Who Won the First Democratic Presidential Debates?

GSPM’s Todd Belt analyzes the 20 candidates’ display of policy and personality on the crowded debate stage.

Todd Belt
Todd Belt, Graduate School of Political Management professor and program director, spoke with GW Today about the first Democratic presidential debate. (Photo courtesy of GSPM).
July 01, 2019

By Tatyana Hopkins

The first Democratic debates of the 2020 presidential election season took place over two days last week. Twenty candidates were divided evenly to take the stage Wednesday and Thursday, sparring on policy issues related to health care, immigration and civil rights.

Todd Belt, Graduate School of Political Management professor and program director, shared his thoughts with GW Today, as the Democratic National Committee plans its second set of debates set to be held July 30 and 31 in Detroit.

Q: Who were the winners of each round? 

A: The first night was split among Sen. Elizabeth Warren (Mass.), former Housing Secretary Julian Castro, and Sen. Cory Booker (N.J.). Ms. Warren was the highest-polling candidate on the stage and had the most to lose, but she performed very well. She was given ample time to explain her policy ideas, and she took advantage of it. Mr. Castro distinguished himself as a sort of elder statesman in his approach and really burnished his immigration policy chops. Mr. Booker’s answers were strong and authoritative, and he made the most of his chances to show empathy for voters undergoing social and economic struggles. 

The rest of field that night failed to distinguish themselves and will have a lot of work to do to qualify for the upcoming debates. Former Rep. Beto O’Rourke (Texas) was particularly underwhelming, but he has the fundraising ability to make it to the next round of debates.

RECORDS:
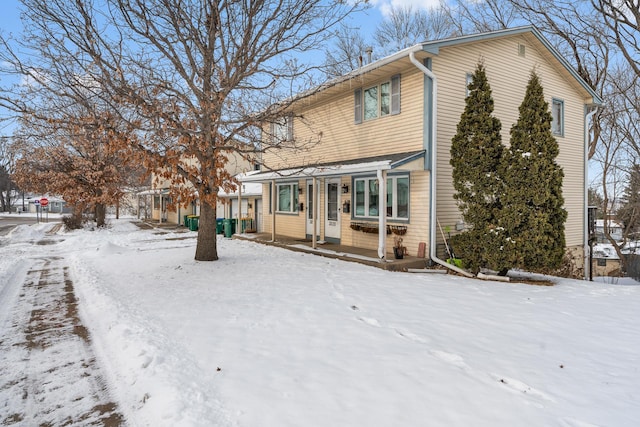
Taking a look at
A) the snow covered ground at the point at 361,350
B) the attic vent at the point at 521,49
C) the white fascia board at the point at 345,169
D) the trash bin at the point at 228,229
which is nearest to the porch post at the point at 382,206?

* * *

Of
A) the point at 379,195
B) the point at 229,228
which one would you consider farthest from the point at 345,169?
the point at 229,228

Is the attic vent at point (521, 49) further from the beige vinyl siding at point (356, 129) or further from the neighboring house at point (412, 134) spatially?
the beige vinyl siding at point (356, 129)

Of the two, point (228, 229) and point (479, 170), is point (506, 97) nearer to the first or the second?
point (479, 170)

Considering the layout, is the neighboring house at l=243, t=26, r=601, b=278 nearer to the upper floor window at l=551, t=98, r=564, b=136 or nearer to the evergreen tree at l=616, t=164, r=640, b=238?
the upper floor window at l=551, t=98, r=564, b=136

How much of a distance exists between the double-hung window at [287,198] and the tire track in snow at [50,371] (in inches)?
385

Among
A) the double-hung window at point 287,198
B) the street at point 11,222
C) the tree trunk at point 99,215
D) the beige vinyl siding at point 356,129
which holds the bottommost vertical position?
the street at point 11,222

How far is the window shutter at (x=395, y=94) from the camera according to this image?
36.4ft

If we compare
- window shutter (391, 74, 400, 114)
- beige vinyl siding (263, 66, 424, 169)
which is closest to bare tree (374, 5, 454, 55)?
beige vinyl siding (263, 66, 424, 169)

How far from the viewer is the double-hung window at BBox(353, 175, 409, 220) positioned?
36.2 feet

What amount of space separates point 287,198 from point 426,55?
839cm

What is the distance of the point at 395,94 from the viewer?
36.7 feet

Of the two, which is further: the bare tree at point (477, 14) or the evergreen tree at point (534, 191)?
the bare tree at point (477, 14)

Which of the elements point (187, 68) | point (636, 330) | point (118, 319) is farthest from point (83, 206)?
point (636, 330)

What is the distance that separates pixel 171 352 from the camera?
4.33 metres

==

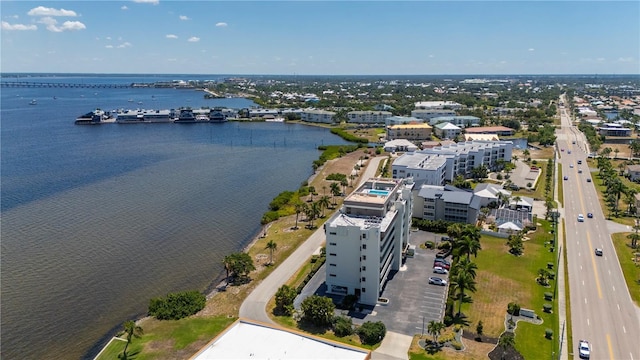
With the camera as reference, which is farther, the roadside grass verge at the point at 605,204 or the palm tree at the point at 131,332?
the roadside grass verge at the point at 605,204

SET EXERCISE:
Extend the article on the first Democratic presidential debates, picking up right after its last sentence.

EXERCISE ANSWER:
The clear victor on the second night was Sen. Kamala Harris (Calif.). Although she started with a cheap applause line (that she would rescind the Trump tax cuts on day one – she can’t and she knows that), she built momentum throughout the debate, peaking with her criticism of former Vice President Joe Biden’s comments of his working with segregationist senators. Mr. Biden should have anticipated the critique, but he did not. Worse yet, his answer invoking the primacy of local control only served to remind viewers of how Jim Crow laws were institutionalized. Ms. Harris’s comment, “That little girl was me,” on busing was the most memorable moment of either debate. It is no wonder her fundraising skyrocketed after the debates, as did attacks from Republicans. 

Both Sen. Bernie Sanders (Vt.) and South Bend, Indiana, Mayor Pete Buttigieg failed to inspire. Mr. Sanders continued the same themes from 2016, and Mr. Buttigieg attempted to own and explain policing issues in South Bend, but his emotionless explanation reminded many of Michael Dukakis’s famous failure in 1988 to passionately explain his opposition to the death penalty.

Q: Was there a strong sense of unity among the Democratic candidates? 

A: Democrats are nearly unified on the many issues they want to address—it is just how to solve those issues where they diverge. 

Q: What were some issues that the Democratic candidates clashed on?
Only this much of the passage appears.